TEXT EXTRACT:
# Adding bolster



## zizirex (Aug 22, 2020)

Hi, I have a project knife for rehandling. I am thinking about adding a Bolster (maybe JB Weld it instead of pin it)
I am thinking about the material, should I use stainless steel or should I use Brass or maybe Copper? or maybe use something different like Buffalo horn or maybe Acrylic stuff.
What is the recommendation and what is the advantage or disadvantage of a different material?
the knife itself is Ironclad, and the handle that I got is pretty crappy. I am thinking to change it with hardwood instead of Pakkawood.

Thanks


----------



## Dave Martell (Aug 22, 2020)

The bolster is meant as a "tough"(er) to destroy point on the handle, something that takes wear/abuse and holds up to it better than say plain wood will. That doesn't really tell the truth though as most materials seem to hold up OK in the kitchen bolster role. Most folks use buffalo horn, (stabilized) wood, or some type of metal.

What I see from your post as the biggest concern is in the construction method you're considering - just gluing bolsters on. If you're doing a stick (hidden) tang then this is not a problem (obviously) but if the knife will be full tang where you have scales used with two piece bolsters you're going to need to either pin or solder them in place if you expect them to stay put forever. Some makers have used hidden "epoxy pins" to help here, and this seems to work OK, based on what I've heard. To do that you drill holes into the inside of the bolsters, and through the tang, so that the epoxy becomes your "pins" to hold it all together. Adding in the same "epoxy pin" technique on the sides where the bolsters meet up with the scales will add additional security as well.


----------



## ma_sha1 (Aug 22, 2020)

If it’s western handle with two piece bolster, I second Dave above that you need both adhesion & a pin.

JB weld is very strong, about 50% steel welding strength, totally water proof & heat resistant to 550F. With a big contact surface like the case with bolster, the only way to break it off is by shearing, thus, a pin to prevent the shearing movement force upon shock.

JB weld is less common but I’ve read it from other knife forums where some black smith use it too. I have blazing weld set up, but I did the bolster in the knife below with JB weld & hidden pin, it’s holding up well. It didn’t even have any issue during belt sanding of the bolster & frequent water dip.

Tanaka Sekiso Wa to Yo handle conversion


----------



## zizirex (Aug 23, 2020)

Ahh, I see... seems like pinning is the best way. the reason I am hesitant about pinning is I am a bit scared to drill a small hole into the tang. I will see what I can do, should do it with Brass or Stainless Steel? which one is easier. any con of using brass, or stick with stainless?

It is a western handle it came without a bolster, but once I put the new scale, it will be slightly bigger than the tang, so it will be semi-full tang.


----------

SET OF TASKS:
(a) In the bolster thread, up to what temperature is JB Weld said to be heat resistant?
(b) List every material the first post of the bolster thread names as a possible bolster material.

EXCERPTED RECORDS:
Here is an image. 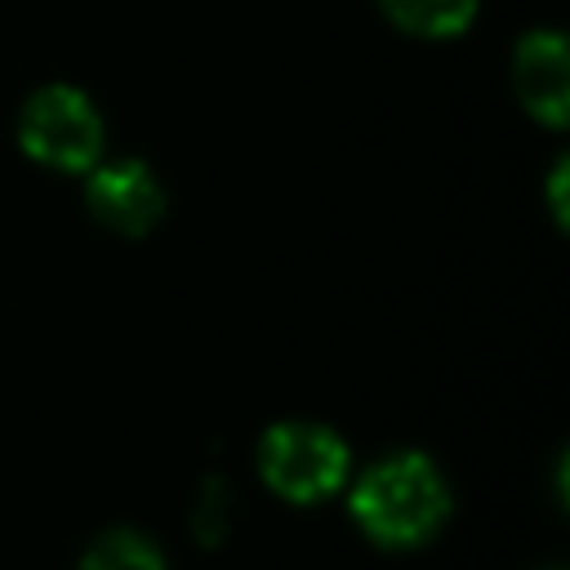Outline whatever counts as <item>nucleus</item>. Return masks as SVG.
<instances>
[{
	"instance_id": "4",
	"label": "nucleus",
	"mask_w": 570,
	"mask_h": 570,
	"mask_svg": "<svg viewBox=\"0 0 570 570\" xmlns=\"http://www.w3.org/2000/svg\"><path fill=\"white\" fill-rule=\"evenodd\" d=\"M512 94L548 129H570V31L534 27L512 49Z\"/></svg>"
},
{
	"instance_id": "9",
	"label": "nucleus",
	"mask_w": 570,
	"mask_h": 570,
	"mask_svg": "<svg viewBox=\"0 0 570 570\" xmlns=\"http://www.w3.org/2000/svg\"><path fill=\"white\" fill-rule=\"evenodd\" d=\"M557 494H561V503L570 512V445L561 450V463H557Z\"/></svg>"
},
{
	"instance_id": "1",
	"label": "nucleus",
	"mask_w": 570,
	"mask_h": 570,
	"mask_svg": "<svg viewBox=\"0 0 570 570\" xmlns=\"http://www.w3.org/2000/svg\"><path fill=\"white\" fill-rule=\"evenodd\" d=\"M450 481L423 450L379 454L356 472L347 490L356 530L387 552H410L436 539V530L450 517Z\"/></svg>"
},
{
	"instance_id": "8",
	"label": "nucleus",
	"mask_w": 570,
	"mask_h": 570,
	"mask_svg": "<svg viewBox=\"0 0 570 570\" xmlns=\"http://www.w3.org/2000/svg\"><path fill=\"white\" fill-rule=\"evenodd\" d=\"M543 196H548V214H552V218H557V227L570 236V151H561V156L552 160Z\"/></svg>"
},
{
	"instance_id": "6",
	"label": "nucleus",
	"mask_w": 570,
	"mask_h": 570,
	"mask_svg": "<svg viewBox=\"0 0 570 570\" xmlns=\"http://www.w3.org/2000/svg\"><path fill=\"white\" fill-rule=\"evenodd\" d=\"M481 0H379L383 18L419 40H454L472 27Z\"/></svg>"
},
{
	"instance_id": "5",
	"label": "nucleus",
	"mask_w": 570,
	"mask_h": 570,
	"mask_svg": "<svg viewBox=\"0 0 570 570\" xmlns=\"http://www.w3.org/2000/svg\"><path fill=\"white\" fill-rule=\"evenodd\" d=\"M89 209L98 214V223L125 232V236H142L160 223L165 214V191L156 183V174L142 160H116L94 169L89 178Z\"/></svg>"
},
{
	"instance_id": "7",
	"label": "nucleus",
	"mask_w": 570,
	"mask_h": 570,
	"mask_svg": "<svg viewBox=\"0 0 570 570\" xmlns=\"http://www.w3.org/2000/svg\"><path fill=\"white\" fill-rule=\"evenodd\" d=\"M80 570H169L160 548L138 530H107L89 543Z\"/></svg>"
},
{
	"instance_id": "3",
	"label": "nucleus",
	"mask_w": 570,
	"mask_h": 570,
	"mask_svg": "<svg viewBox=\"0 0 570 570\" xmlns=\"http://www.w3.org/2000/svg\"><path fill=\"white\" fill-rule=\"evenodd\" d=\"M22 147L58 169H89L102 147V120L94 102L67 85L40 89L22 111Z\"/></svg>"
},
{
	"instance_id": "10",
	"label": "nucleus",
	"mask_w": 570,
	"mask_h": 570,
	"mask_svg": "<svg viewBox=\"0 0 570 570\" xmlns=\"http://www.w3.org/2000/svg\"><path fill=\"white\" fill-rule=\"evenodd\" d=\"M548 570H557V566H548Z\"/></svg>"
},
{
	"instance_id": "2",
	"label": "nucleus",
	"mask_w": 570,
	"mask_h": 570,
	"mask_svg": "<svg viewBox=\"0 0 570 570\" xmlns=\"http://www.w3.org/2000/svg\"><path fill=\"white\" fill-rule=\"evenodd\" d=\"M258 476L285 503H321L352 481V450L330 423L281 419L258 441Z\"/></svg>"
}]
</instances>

WORKED SOLUTIONS:
(a) 550F

(b) Stainless steel, brass, copper, buffalo horn, acrylic